Nous avons franchi la porte de Paris, nos voitures s'arrêtent devant l'hôtel du Chapeau-Rouge . La toilette n'est pas longue, nous allons nous mettre à table dans l'immense et magnifique salle des noces, lorsque notre cher Président nous annonce l'arrivée de M. Dufour. M. Dufour? mais je le reconnais, sans l'avoir jamais vu. Puisque le style c'est l'homme, les lettres que je conserve de lui précieusement m'ont fait voir sa littérature, révélé son érudition et dévoilé son coeur. Gomme c'est bien lui ! Oh ! l'aimable et superbe homme ! on ne peut dire vieillard, bien qu'il ait entendu sonner ses 82 ans. Pour ceux qui ne le sauraient encore, M. Dufour, c'est le bibliothécaire de la ville de Corbeil. M. Dufour, c'est le secrétaire général de la Société historique et archéologique de Corbeil, d'Étampes et du Hurepoix. M. Dufour, c'est lui qui a fait don, il y a quatre ans, à notre Société Dunoise, du splendide et riche volume de Villeroy, qu'aucune autre Société correspondante n'a reçu. La place de M. Dufour est toute désignée à table, en face de M. le Président. Quel joyeux repas ! Nous sommes servis à souhait ; nos félicitations à notre Trésorier, qui paiera la note.

Selon l'usage antique et solennel, M. le Président, à la fin du repas, dans le langage élégant et distingué qu'on lui connaît, salue avec reconnaissance le vénéré patriarche de la cité de Montlhéry, M. Vallée, toujours resté jeune, et toujours ardent et habile collectionneur ; en félicitant le père, il n'a garde d'oublier le fils, notre si digne et savant conservateur ; il rend hommage à la bonne grâce et à l'intrépidité de M. Dufour, venu de Corbeil, (et il y a loin, à cause des chemins détournés), pour faire honneur à la Société Dunoise qui lui en laisse voir toute sa gratitude ; il remercie chaleureusement l'aimable et habile architecte, M. Paul Allorge, qui, depuis notre arrivée à Saint-Michel, nous pilote avec tant de dévouement et de savoir; il se félicite enfin avec nous de l'heureux commencement de notre promenade, présage d'une satisfaction entière pour le reste de la journée. Nos applaudissements disent à M. Lecesne qu'il a bien traduit nos impressions et nos sentiments. En réponse aux compliments flatteurs et si vrais dont il vient d'être l'objet, le bouillant M. Dufour riposte par des compliments non moins sincères; cependant, là où M. Dufour dut quelque peu forcer la note et dépasser même la mesure, ce fut quand il affirma qu'il était venu de Corbeil pour ajouter à toutes ses connaissances acquises celle du.... secrétaire de la Société Dunoise qui... que.... dont...

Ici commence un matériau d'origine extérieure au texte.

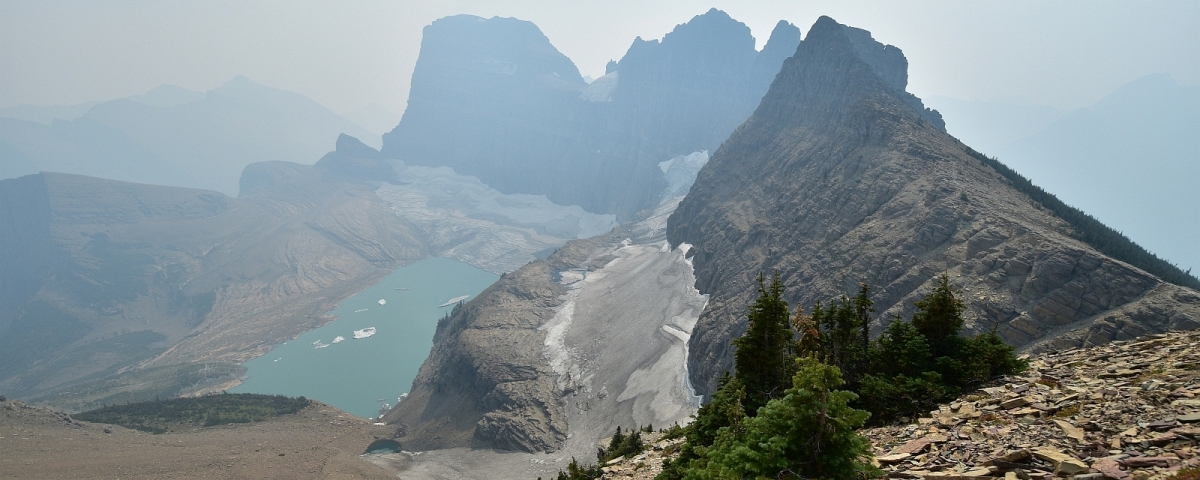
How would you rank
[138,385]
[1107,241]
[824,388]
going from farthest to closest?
[138,385], [1107,241], [824,388]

etc. Porté en pleine figure, le coup me fit voir trente-six chandelles dans le fond de mon assiette; j'étais tout de même content de voir pour la première fois le bon et trop aimable M. Dufour en chair et en os, et de l'avoir reconnu.

 

 

La visite de Montlhéry

Messieurs, à la tour ! nous crie M. Vallée. En effet, la tour de Montlhéry, ce témoin entêté de plus de huit siècles, va-t-elle attendre toujours nos loisirs ? Oui, dit M. Allorge, car auparavant nous allons jeter un petit coup d'oeil sur le porche-auvent de l'hospice fondé par le roi Louis VII en 1149 et restauré en 1900 sous la direction de M. Selmersheim, architecte des Monuments historiques. Cet auvent donne un cachet original à cette entrée de l'hospice; il est d'une excellente facture et d'une grande élégance; n'était la date historique et authentique qui le justifie, on serait tenté de lui attribuer une longévité moins grande : tout reste jeune à Montlhéry !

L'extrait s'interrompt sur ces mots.